Weather reports called for a ten percent chance of rain on Saturday, June 18, 2016 in Nashville, Tennessee. Sure enough, just before the much anticipated Monster Jam was set to start at Nissan Stadium the sky opened up and squeezed out a torrent of rain for twenty solid minutes right up until the opening ceremonies at 7 p.m. The inclement weather did nothing to dampen the spirits of the thousands of fans gathered for this historical event in Music City. It did, however, guarantee that this evening’s entertainment would be a marvelous muddy mess.
Soon after a final prep of the course by bulldozers serving as Monster Jam’s own version of a Zamboni the show started with a display of the colors and a tribute to the military servicemen in attendance before a powerful rendition of the “National Anthem” sung by Universal Music Group Nashville recording artist Clare Dunn. That performance was punctuated by a pyrotechnic exclamation point and then the real stars of the show took the field. Over one dozen titans of the Monster Truck circuit roared to life and greeted the crowd with several victory laps.
The allure of oversized tricked-out trucks has its roots in the 1975 creation by a former construction worker from the St. Louis, Missouri area that would eventually be known as Bigfoot. In that year Bob Chandler pieced together the vehicle that would become the standard bearer of a fledgling industry gaining recognition at every truck and tractor pull, car show and promotional event that would have him. In the process he would give birth to a brand-new extreme sport that has really hit the big time.
The Monster Jam was broken down into two main parts with the first half comprised of a series of dual races that narrowed the field down into quarter-finals and semi-finals with the last two trucks facing off for the evening’s championship. The muddy field courtesy of the timely downpour led to some extra slick racing as the competitors spewed huge mud patties high into the air. One truck called the “Carolina Crusher” blew its engine at the conclusion of his laps and needed to be towed from the course. Overall, the 12-foot tall 10,000 pound participants proved agile and up to the task of navigating the slick custom-built track.
The winner “Son-Uva Digger” was driven by Ryan Anderson who is having a dominant season in this portion of the event locking up his fourth victory in a row in Music City. He was awarded a championship trophy but in his post race interview made it known that we was going to give it to a fan in the audience so he climbed into the stands and hand-delivered the prize to one lucky lad. In this way, the Monster Jam was a little like Pro Wrestling with fervent showmanship. But, it was also a bit NASCAR and demolition derby as well.
§ §
# Requirements
Print the passage of the Monster Jam report that opens with the words containing "The allure of" and closes with "the big time.". The lines have no connection to the Monster Jam report.

# Information shown
§ §
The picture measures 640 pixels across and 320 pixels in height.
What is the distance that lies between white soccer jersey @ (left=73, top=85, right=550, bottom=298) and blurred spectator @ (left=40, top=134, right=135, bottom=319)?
§ §
# Task response
The allure of oversized tricked-out trucks has its roots in the 1975 creation by a former construction worker from the St. Louis, Missouri area that would eventually be known as Bigfoot. In that year Bob Chandler pieced together the vehicle that would become the standard bearer of a fledgling industry gaining recognition at every truck and tractor pull, car show and promotional event that would have him. In the process he would give birth to a brand-new extreme sport that has really hit the big time.